Trace on [1, 2, 3, 4, 5]

add(1):  lo=[1],     hi=[]      → median = 1
add(2):  lo=[1],     hi=[2]     → median = (1+2)/2 = 1.5
add(3):  lo=[2,1],   hi=[3]     → median = 2
add(4):  lo=[2,1],   hi=[3,4]   → median = (2+3)/2 = 2.5
add(5):  lo=[3,1,2], hi=[4,5]   → median = 3

(Heap arrays aren’t sorted; only the tops are positioned. The displayed order is one valid array representation.)

Follow-up: bounded value range (0..100)

If we know values are bounded by a small integer range, we can use a bucket count array of size 101. Maintain the running total count, then on findMedian() walk the cumulative count to find the median position.

• addNum: O(1)
• findMedian: O(range) = O(101) = O(1) in practice

For values bounded by 100, this beats two heaps. For unbounded values, two heaps remain the best general-purpose solution.

Follow-up: 99% of numbers in 0..100

A hybrid: bucket count for the 99% within range, plus a balanced data structure (e.g., another heap or sorted list) for the 1% outliers. On findMedian, account for both.
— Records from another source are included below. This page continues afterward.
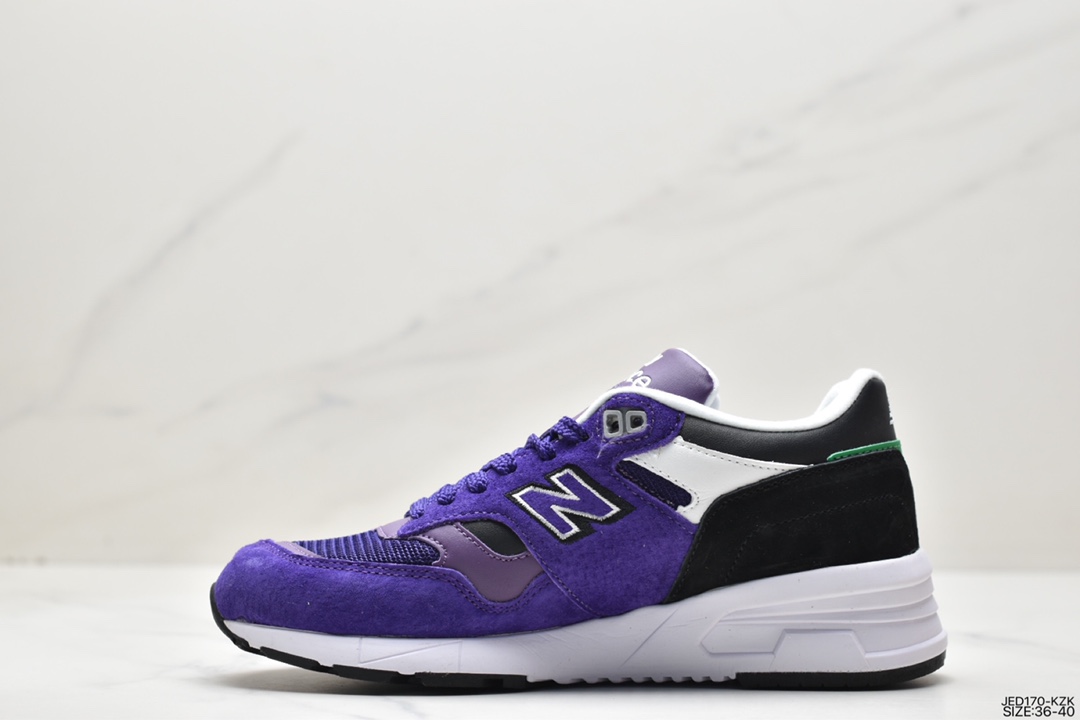 New Balance Made in UK M1530 High-end imported series of leisure sports jogging shoes made in the UK and the US M1530BK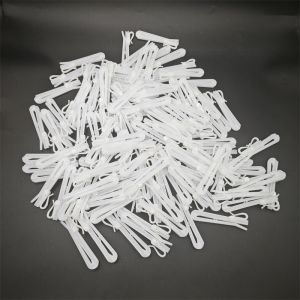 100PCS Pengait Hook Cantolan Jepang Bahan Plastik Aksesoris Gorden Vitrase Tirai 8.5cm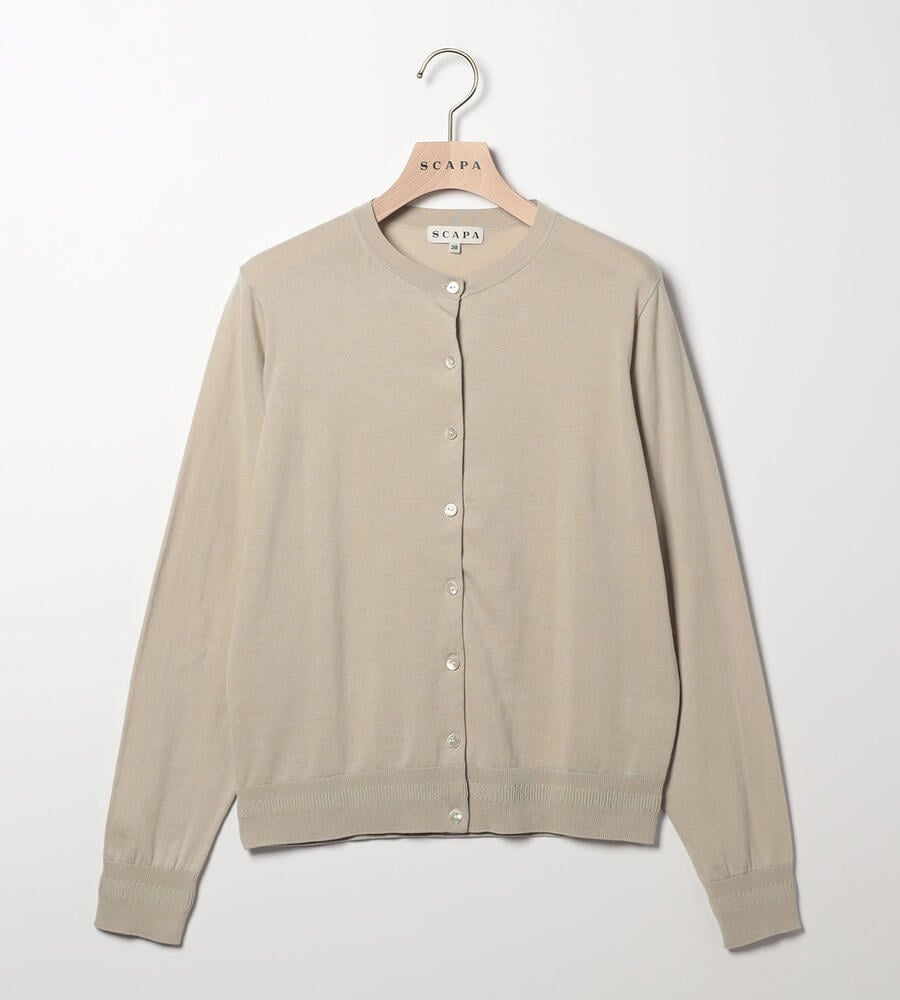 SCAPA / スキャパ モティパッチワークニット WEB限定】Liberty Printパッチワーク3ブラウス｜ブラウス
This is the kind of trick interviewers reward when they push you with the “what if” follow-ups.

Analysis

• Time: O(log n) per addNum, O(1) per findMedian.
• Space: O(n) — both heaps together hold all numbers ever added.

Find Median is the flagship problem for the two-heap pattern. Once you know the dance, it generalizes to sliding-window median (with lazy deletion), order-statistic queries, and any “track the middle of a moving range” problem.